Par un jugement 2303850 du 26 juillet 2024, le tribunal administratif de Toulon a rejeté cette demande.
Procédure devant la Cour :
Par une requête et des mémoires enregistrés les 25 septembre 2024 et 14 janvier et 7 février 2025 et un mémoire récapitulatif enregistré le 10 juin 2025 produit en application de l’article R. 611-8-1 du code de justice administrative, M. B… A…, représenté par Me Ferouelle, demande à la Cour :
1°) d’annuler le jugement du 26 juillet 2024 du tribunal administratif de Toulon ;
2°) de faire droit à sa demande de première instance ;
3°) d’enjoindre à la communauté de communes du Golfe de Saint-Tropez de « réévaluer » la délibération approuvant la modification n° 1 du golfe de Saint-Tropez ;
4°) de mettre à la charge de la communauté de communes du Golfe de Saint-Tropez la somme de 2 000 euros en application de l’article L. 761-1 du code de justice administrative.
Il soutient que :
il justifie résider à Gassin sur le territoire de la communauté de communes du Golfe de Saint-Tropez ;
ses observations n’ont pas été prises en compte lors de l’enquête publique en méconnaissance des articles L. 123-1 et R. 123-19 du code de l’environnement et de l’article L. 143-22 du code de l’urbanisme ;
la parcelle cadastrée section CM n° 4 à Grimaud est située en continuité d’une agglomération au sens de l’article L. 121-8 du code de l’urbanisme ;
le reste de la ZAC des Restanques, consistant dans les quartiers de la Bardasse et du domaine de la Colline, y compris le village de vacances Pierres et Vacances, doivent être classés en agglomération au sens de l’article L. 121-8 du code de l’urbanisme.

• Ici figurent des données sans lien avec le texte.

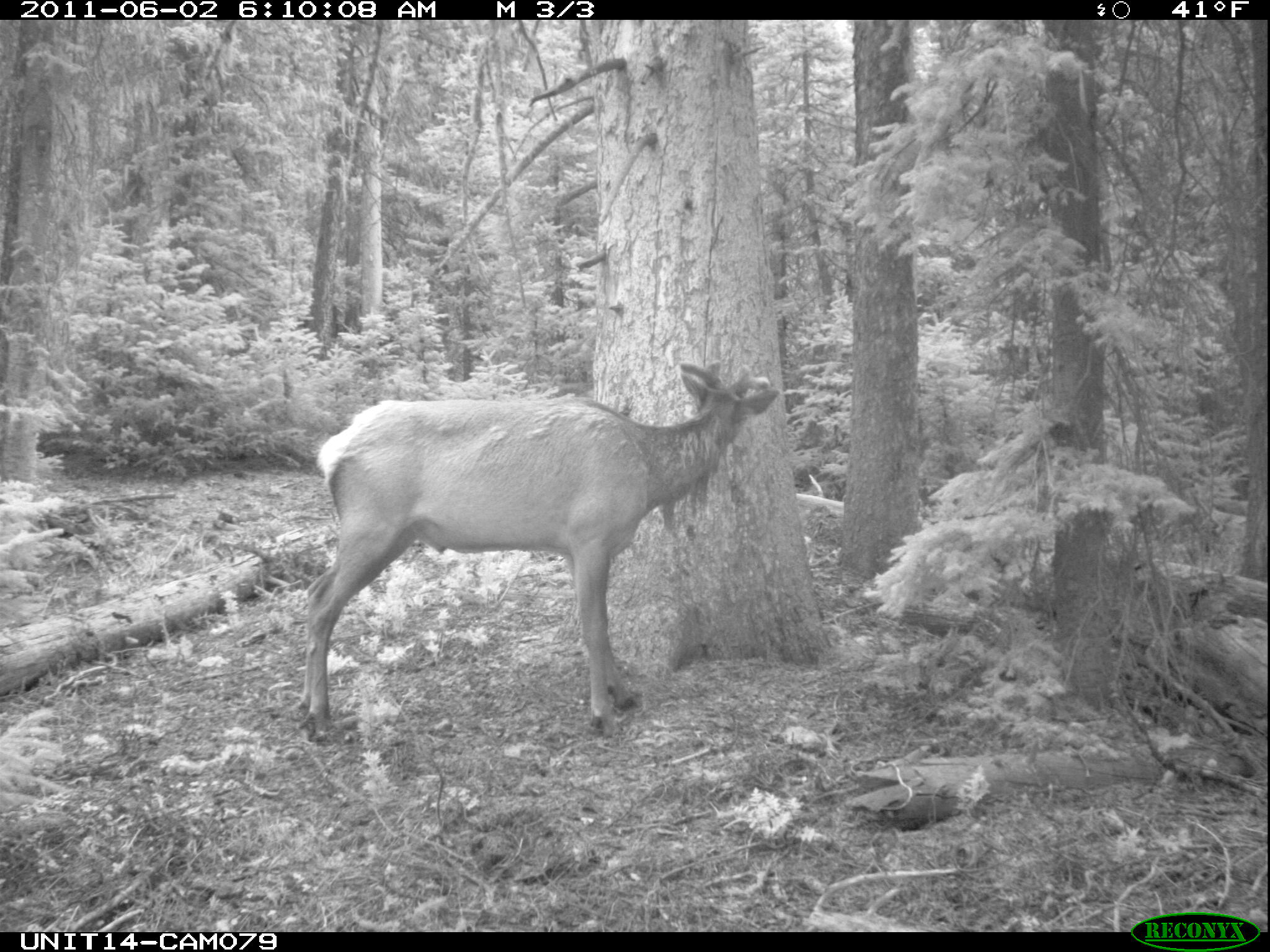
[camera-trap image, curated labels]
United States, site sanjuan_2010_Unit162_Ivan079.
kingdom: Animalia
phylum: Chordata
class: Mammalia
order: Artiodactyla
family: Cervidae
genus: Cervus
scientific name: Cervus elaphus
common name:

Par des mémoires enregistrés les 12 décembre 2024 et 30 janvier 2025 et un mémoire récapitulatif enregistré le 2 juin 2025, produit en application de l’article R. 611-8-1 du code de justice administrative, la communauté de communes du Golfe de Saint-Tropez, représentée par Me Barbeau, demande à la Cour de rejeter la requête et de mettre à la charge de M. A… une somme de 2 000 euros en application de l’article L. 761-1 du code de justice administrative.
Elle fait valoir que les moyens de la requête ne sont pas fondés.
Vu les autres pièces du dossier.
Vu :
- le code de l’environnement ;
- le code de l’urbanisme ;
- le code de justice administrative.
Les parties ont été régulièrement averties du jour de l’audience.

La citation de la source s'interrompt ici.